▸ PROVIDED TEXT:
+ + + + +

NSF Award Search: Award # 2311830 - Collaborative Research: Frameworks: Performance Engineering Scientific Applications with MVAPICH and TAU using Emerging Communication Primitives

Award Abstract # 2311830

Collaborative Research: Frameworks: Performance Engineering Scientific Applications with MVAPICH and TAU using Emerging Communication Primitives

NSF Org:	OAC Office of Advanced Cyberinfrastructure (OAC)
Recipient:	OHIO STATE UNIVERSITY, THE
Initial Amendment Date:	May 3, 2023
Latest Amendment Date:	May 3, 2023
Award Number:	2311830
Award Instrument:	Standard Grant
Program Manager:	Varun Chandola vchandol@nsf.gov (703)292-2656 OAC Office of Advanced Cyberinfrastructure (OAC) CSE Directorate for Computer and Information Science and Engineering
Start Date:	September 1, 2023
End Date:	August 31, 2026 (Estimated)
Total Intended Award Amount:	$900,000.00
Total Awarded Amount to Date:	$900,000.00
Funds Obligated to Date:	FY 2023 = $900,000.00
History of Investigator:	Dhabaleswar Panda (Principal Investigator) panda.2@osu.edu Hari Subramoni (Co-Principal Investigator) Aamir Shafi (Co-Principal Investigator)
Recipient Sponsored Research Office:	Ohio State University 1960 KENNY RD COLUMBUS OH US 43210-1016 (614)688-8735
Sponsor Congressional District:	03
Primary Place of Performance:	Ohio State University 1960 KENNY RD COLUMBUS OH US 43210-1016
Primary Place of Performance Congressional District:	03
Unique Entity Identifier (UEI):	DLWBSLWAJWR1
Parent UEI:	MN4MDDMN8529
NSF Program(s):	Software Institutes
Primary Program Source:	01002324DB NSF RESEARCH & RELATED ACTIVIT
Program Reference Code(s):	077Z, 4444, 8004
Program Element Code(s):	800400
Award Agency Code:	4900
Fund Agency Code:	4900
Assistance Listing Number(s):	47.070

ABSTRACT

Earthquake hazards pose potentially life-threatening risks to communities and cause significant economic damage. Numerical simulations of earthquakes on large-scale supercomputers are emerging as key to guiding the infrastructure and policy decisions as a result of earthquake modeling. These seismic and other codes including simulations involving Fast Fourier Transform (FFT) distribute the processing across a large number of compute nodes in a supercomputer. Optimizing the communication between nodes is key to achieving good performance but it is a daunting task given the scale of execution. The MVAPICH communication library that implements the Message Passing Interface (MPI) and the TAU Performance System, a profiling tool to observe the communication, will be tightly coupled to assess the performance impact of tuning these codes during execution. These libraries will share key performance parameters and optimize the communication in these applications to improve the time to solution. Performance-engineered versions of these codes will help drive the next generation of earthquake forecasting and help improve our understanding of seismic events to reduce risks to population centers and the environment. The research will enable undergraduate and graduate curriculum advancements via research in pedagogy for High Performance Computing (HPC), Deep/Machine Learning, and Data Analytics courses. The results will also be disseminated to the collaborating organizations of the investigators to impact their HPC software applications.

+ + + + +

▸ DATASET ENTRIES:
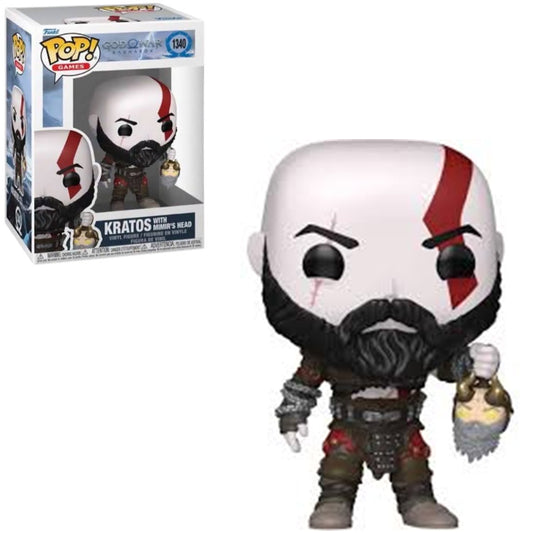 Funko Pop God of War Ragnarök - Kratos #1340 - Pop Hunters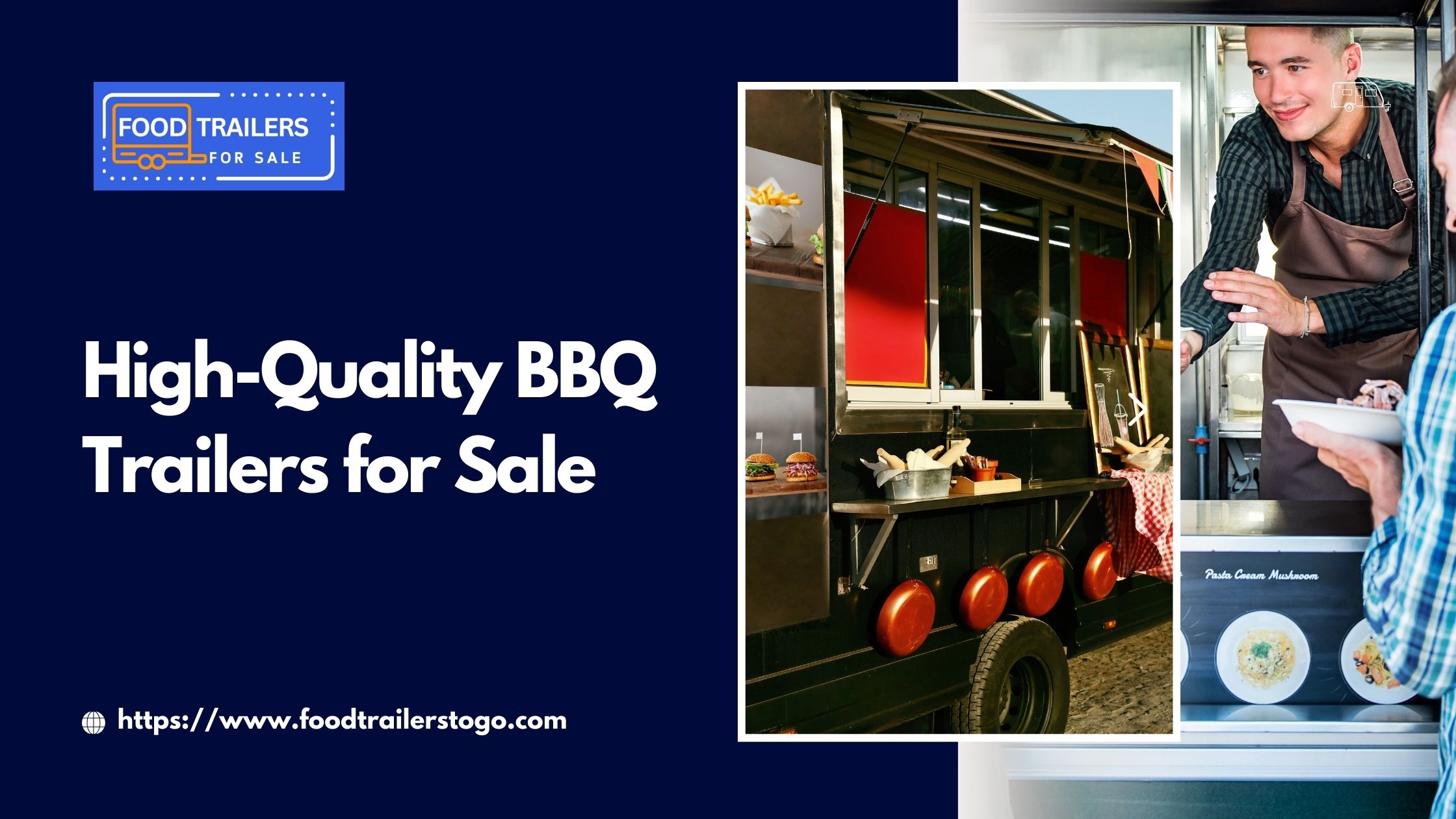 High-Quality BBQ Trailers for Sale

+ + + + +

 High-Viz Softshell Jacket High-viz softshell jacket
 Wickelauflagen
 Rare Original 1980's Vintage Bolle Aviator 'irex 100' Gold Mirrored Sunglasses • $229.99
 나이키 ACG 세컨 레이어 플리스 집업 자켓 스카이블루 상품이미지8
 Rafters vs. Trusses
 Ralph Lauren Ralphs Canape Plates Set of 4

+ + + + +

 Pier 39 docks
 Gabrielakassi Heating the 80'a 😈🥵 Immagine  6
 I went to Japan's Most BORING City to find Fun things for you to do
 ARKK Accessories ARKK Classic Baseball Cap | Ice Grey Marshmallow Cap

+ + + + +

▸ LIST OF TASKS:
1 – According to the award page, what is the estimated end date of the award?
2 – Write out the part of the award page starting with "Total Intended Award" and going on through "Shafi (Co-Principal Investigator)".

▸ SOLUTIONS FOR EACH TASK:
1 – August 31, 2026

2 –
Total Intended Award Amount:	$900,000.00
Total Awarded Amount to Date:	$900,000.00
Funds Obligated to Date:	FY 2023 = $900,000.00
History of Investigator:	Dhabaleswar Panda (Principal Investigator) panda.2@osu.edu Hari Subramoni (Co-Principal Investigator) Aamir Shafi (Co-Principal Investigator)